Maybe try looking at papers by Jacek Goniakowski (metal insulator systems) or  Emilio Artacho (2d metals) that discuss some issues with semi-infinite slab models / dipoles / electostatics etc.

If you can clearly define the boundary conditions that you actually want then we can probably suggest how to get them in CP2K.

Matt

[Phil G.]

Dear Matt,

The Fermi smearing was turned on during the calculations, so probably the Fermi level will be the electronic level of 50% occupation probability of electrons (lies in the band gap between the band edges).

The slab used in the calculation has to mimic the ferroelectric single crystal with the two polar surfaces exposed to vacuum. The both polar surfaces have the opposite surface charges due to the spontaneous polarization of the bulk crystal (in the middle region of the slab), so for example the top surface (in the calculation using wavelet poisson solver it is the positively y-directed surface) is positively polarized and the bottom surface (negatively y-directed surface in this calculation) is negatively polarized. The polarization is aligned along the polar axis of the crystal. The value of the surface charge depends on the magnitude of the spontaneous polarization in the bulk region (so: sigma = P_s * normalvector ). The slab system has to fulfill the 2D periodic boundary (surface problem, in this calculation x-z periodicity).

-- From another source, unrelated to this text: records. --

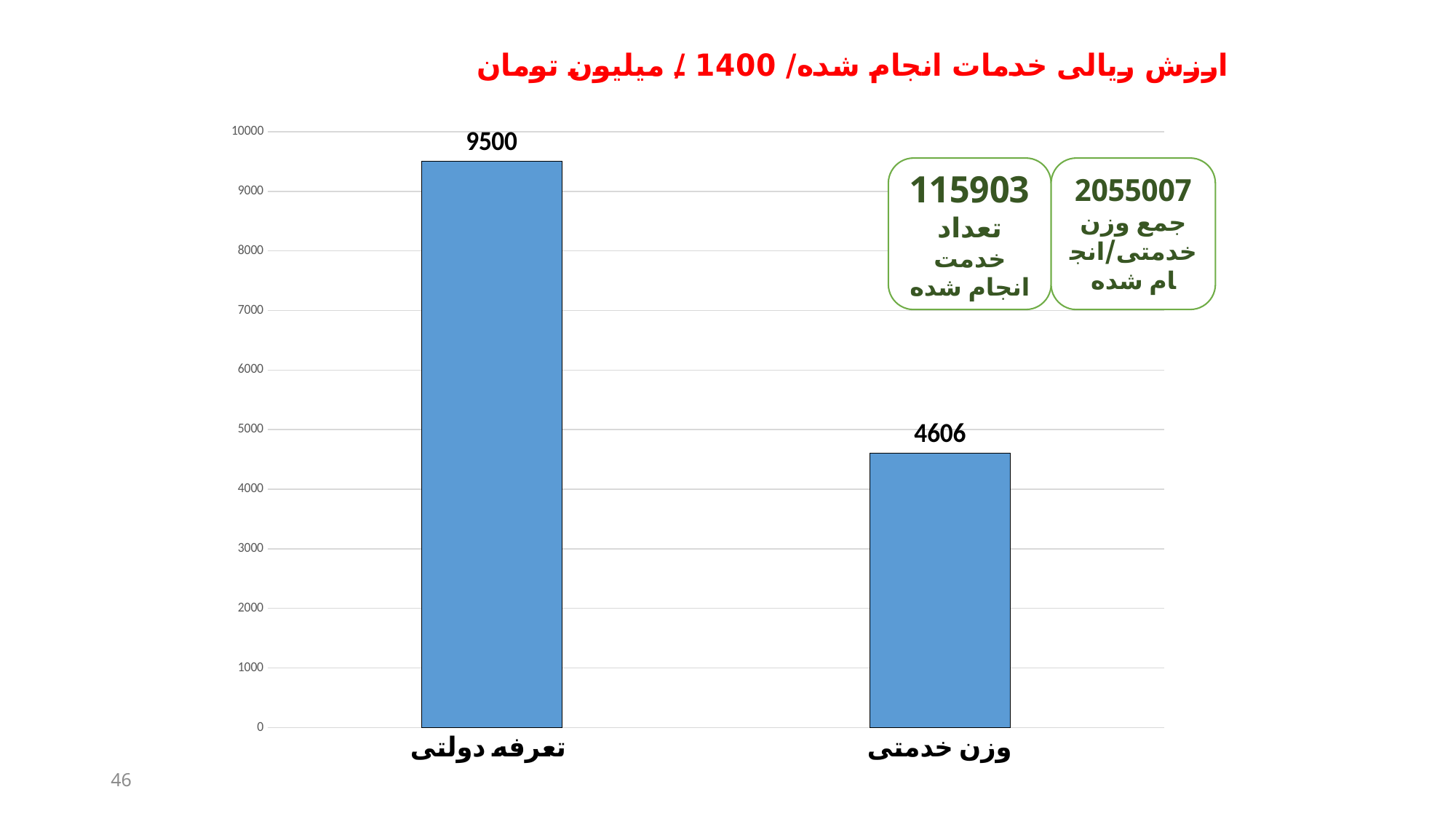
What is the highest value shown on the vertical axis? 10000 Which is larger, the value for تعرفه دولتی or the value for وزن خدمتی? تعرفه دولتی Which category has the highest value? تعرفه دولتی What is the value for تعرفه دولتی? 9500 What is the difference between the values for تعرفه دولتی and وزن خدمتی? 4894 What kind of chart is shown on the slide? bar chart How many categories are shown in the chart? 2 Is the value for وزن خدمتی greater or less than 5000? less Which category has the lowest value? وزن خدمتی Is the value for تعرفه دولتی greater or less than 9000? greater What is the value for وزن خدمتی? 4606 What is the title of the chart? ارزش ریالی خدمات انجام شده/ 1400 / میلیون تومان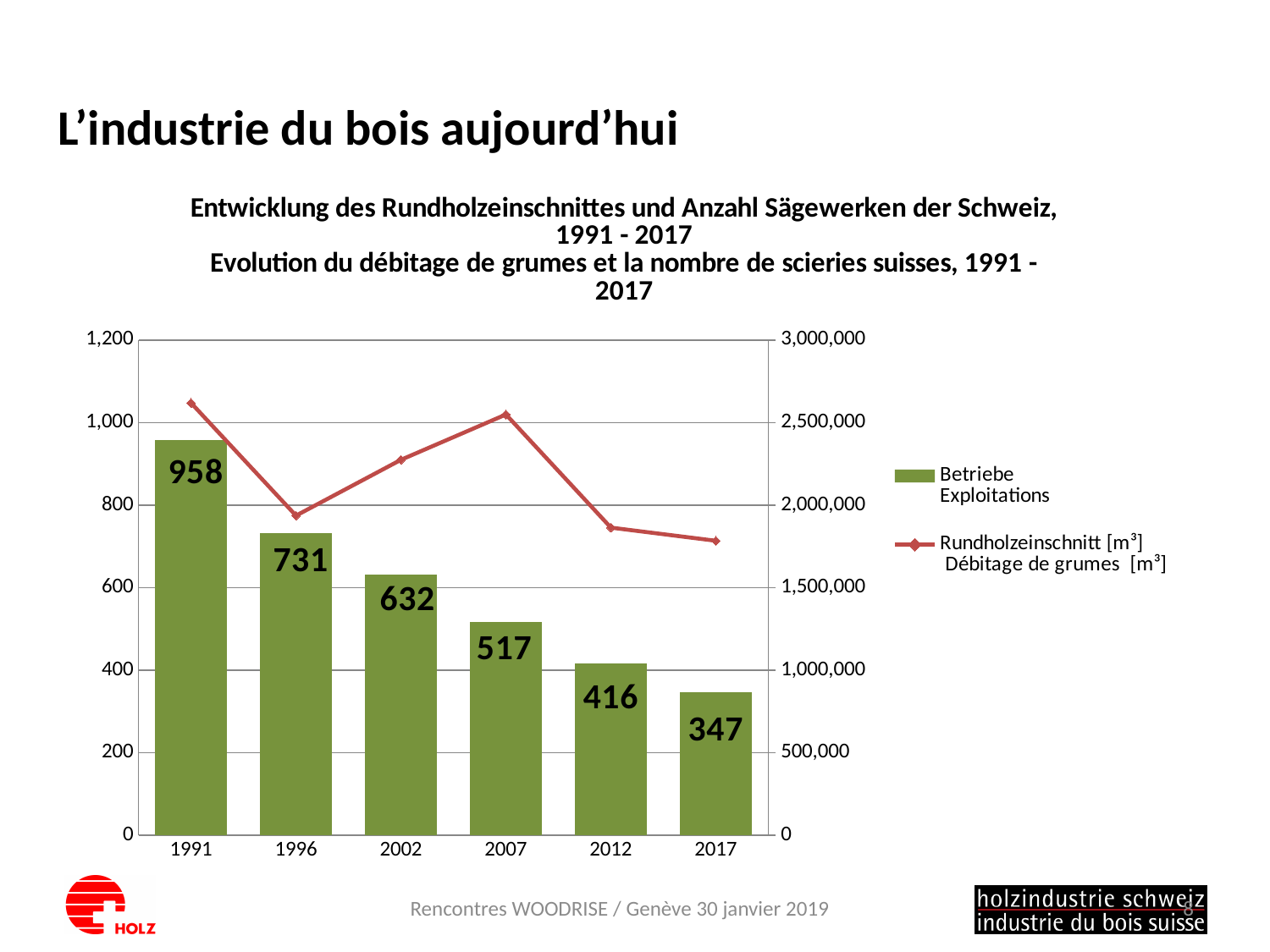
Is the Rundholzeinschnitt value for 1991 greater or less than 2,500,000 m³? greater What is the value of the Betriebe / Exploitations bar for 2007? 517 Which year has the highest Rundholzeinschnitt / Débitage de grumes value on the line? 1991 Which year has the lowest number of Betriebe / Exploitations? 2017 How many years are shown on the x axis? 6 Is the Rundholzeinschnitt value for 2017 greater or less than 2,000,000 m³? less How many series does the legend list? 2 What is the difference between the Betriebe / Exploitations values for 1996 and 2002? 99 What is the value of the Betriebe / Exploitations bar for 2017? 347 How many Betriebe / Exploitations were there in 1991? 958 Which year has the highest number of Betriebe / Exploitations? 1991 By how much did the number of Betriebe / Exploitations fall between 1991 and 2017? 611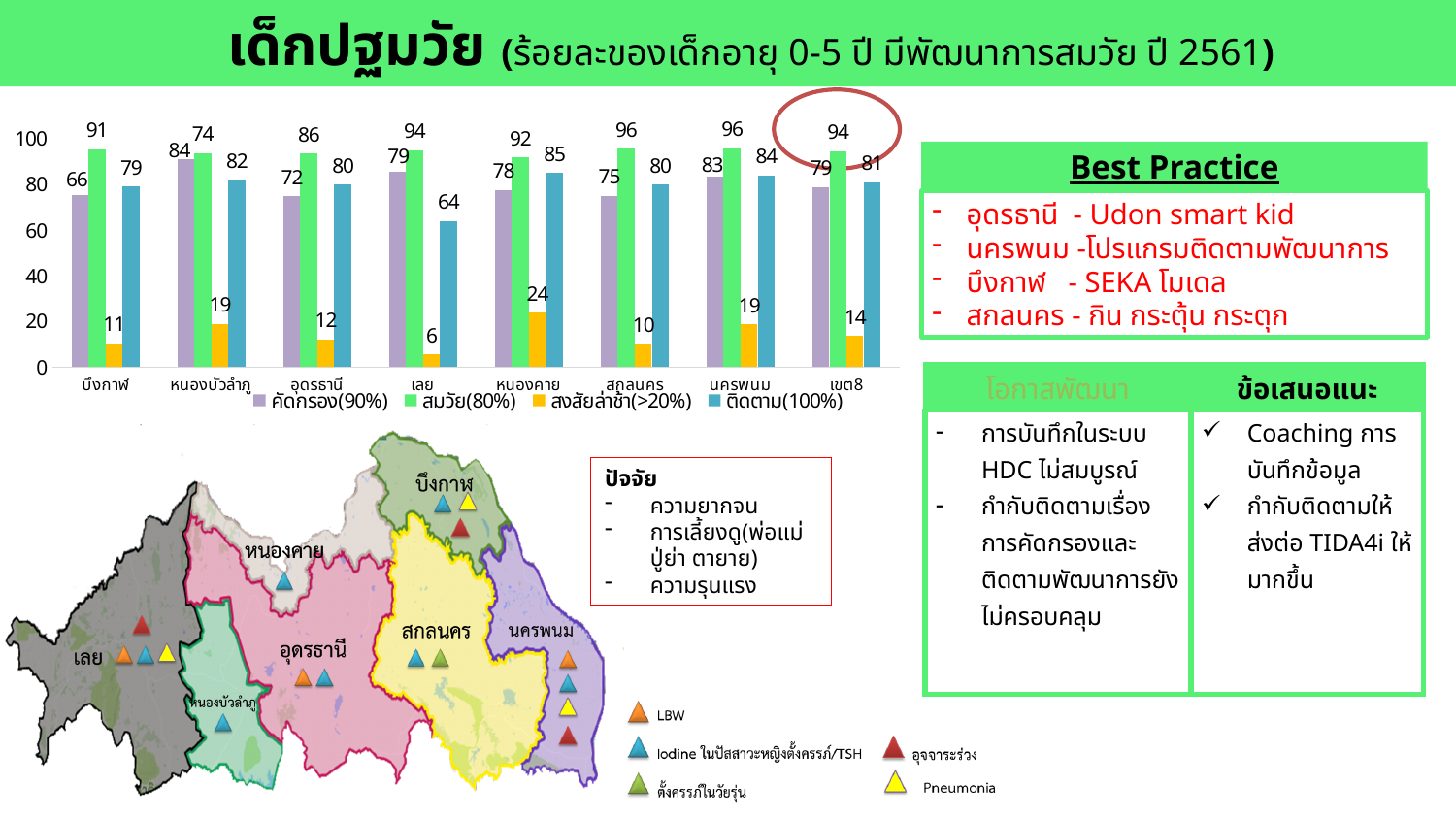
Which has the larger ติดตาม(100%) value, หนองคาย or อุดรธานี? หนองคาย Which category has the highest value for สงสัยล่าช้า(>20%)? หนองคาย How many series does the legend of the bar chart list? 4 What is the value of สงสัยล่าช้า(>20%) for หนองคาย? 24 What is the value of สมวัย(80%) for บึงกาฬ? 91 What is the difference between สมวัย(80%) and คัดกรอง(90%) for บึงกาฬ? 25 What is the value of คัดกรอง(90%) for เขต8? 79 What kind of chart is shown on the left of the slide? bar chart How many provinces/categories are shown on the x axis of the bar chart? 8 Which category has the lowest value for สงสัยล่าช้า(>20%)? เลย Which category has the lowest value for ติดตาม(100%)? เลย What is the value of ติดตาม(100%) for เลย? 64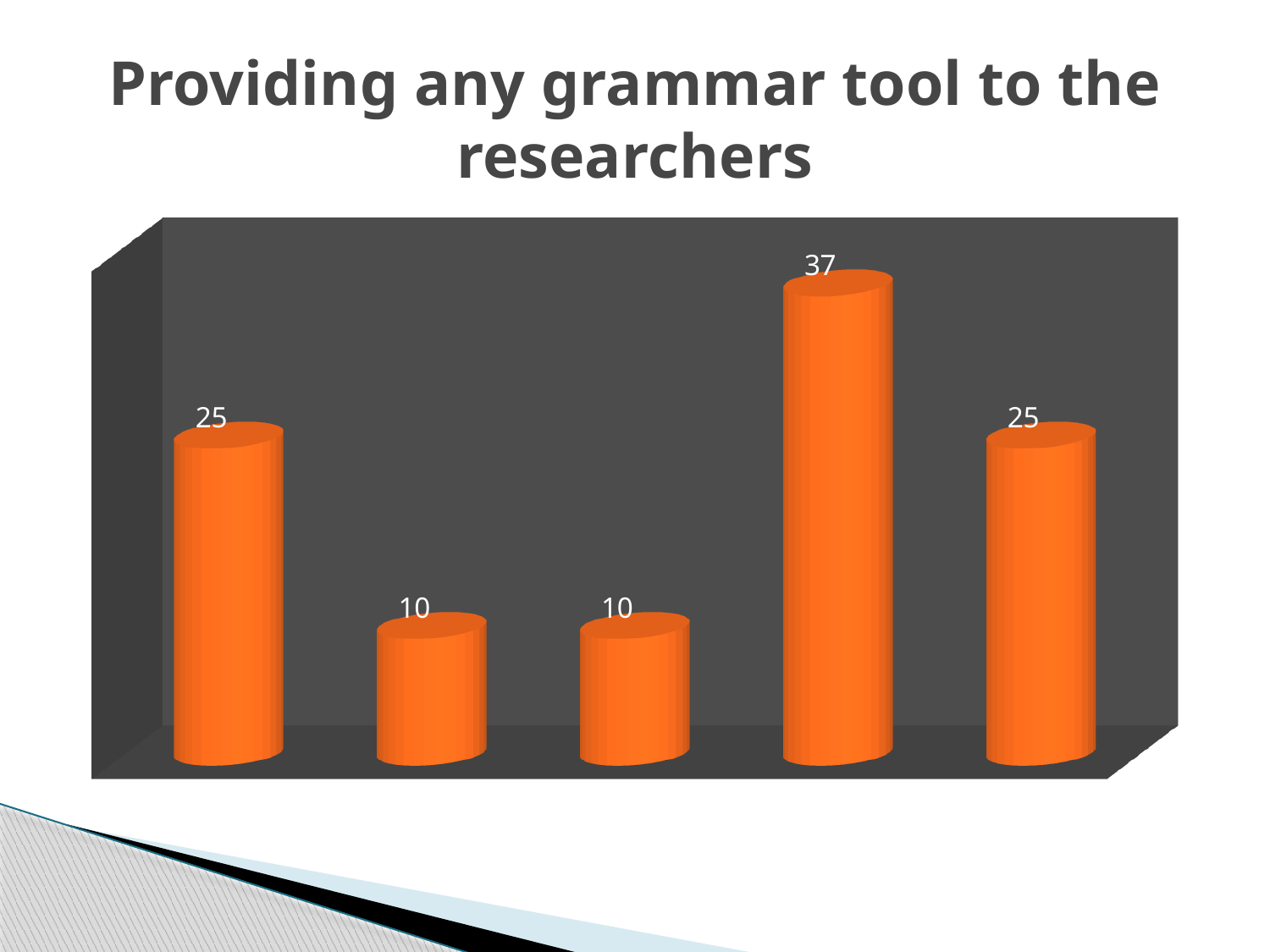
What is the value shown on the first (leftmost) bar? 25 How many bars are plotted in the chart? 5 What type of chart is shown on the slide? bar chart What colour are the bars in the chart? orange What is the lowest value shown in the chart? 10 What is the value shown on the second bar from the left? 10 What is the title of the chart? Providing any grammar tool to the researchers What is the difference between the highest bar (37) and the first bar (25)? 12 What is the highest value shown in the chart? 37 What is the value shown on the fourth bar from the left? 37 What is the value shown on the last (rightmost) bar? 25 Which is larger, the value of the fourth bar or the value of the fifth bar? the fourth bar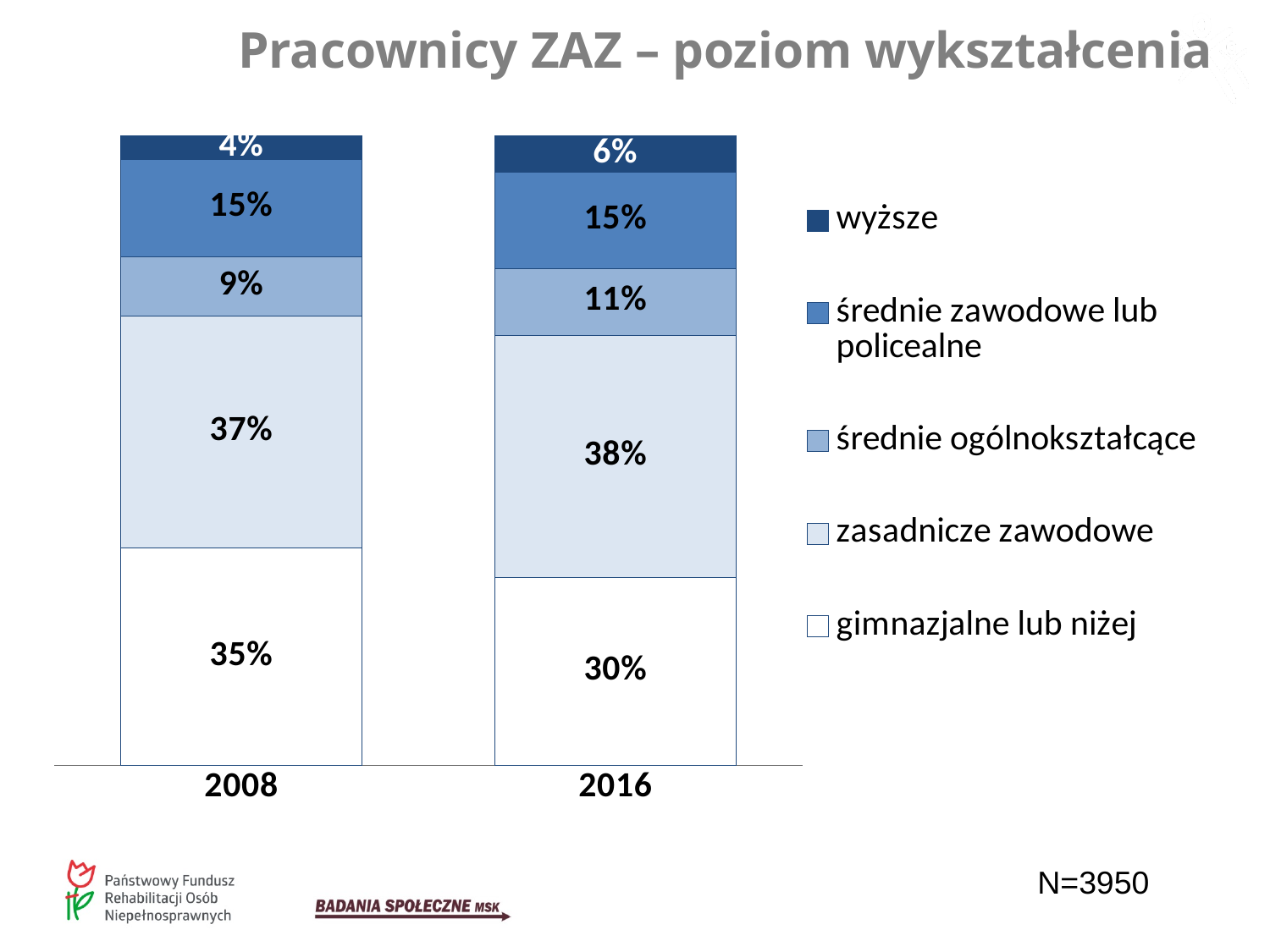
Which education level has the largest share in 2016? zasadnicze zawodowe What is the title of the chart? Pracownicy ZAZ – poziom wykształcenia How many categories (years) are shown on the x axis? 2 What is the difference between the 'gimnazjalne lub niżej' values for 2008 and 2016? 5% How many series does the legend list? 5 Which education level has the smallest share in 2008? wyższe What is the value for 'gimnazjalne lub niżej' in 2016? 30% What is the value for 'wyższe' in 2016? 6% What is the value for 'średnie ogólnokształcące' in 2008? 9% What kind of chart is shown on the slide? stacked bar chart Which is larger: 'średnie ogólnokształcące' in 2008 or in 2016? 2016 What is the value for 'zasadnicze zawodowe' in 2008? 37%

I would like to calculate the electronic (structure) properties of the single crystal surface exposed to vacuum (air) and later to water in order to get the Fermi level, work function, electron affinity, ionization energy of both the polar surfaces.

Kind regards,

Phil

[Harsha]

Hi Matt or Phill,

I have a question based on your conversion above. How do I extract vacuum level?

I printed &V_HARTREE_CUBE file used cubecruncher to extract the averaged Y profile.

But how do I know the vacuum level? Is it printed somewhere like the Fermi level which is printed in the output file or is that something that we have to get from the plot? 

Best regards

Harsha

[Matt W]

You need to look at the values on the cell edges of the non-periodic direction.  If you get an planar avereraged potential from cube cruncher you should see it plateus either side of system (depending on charge / dipole etc in your cell).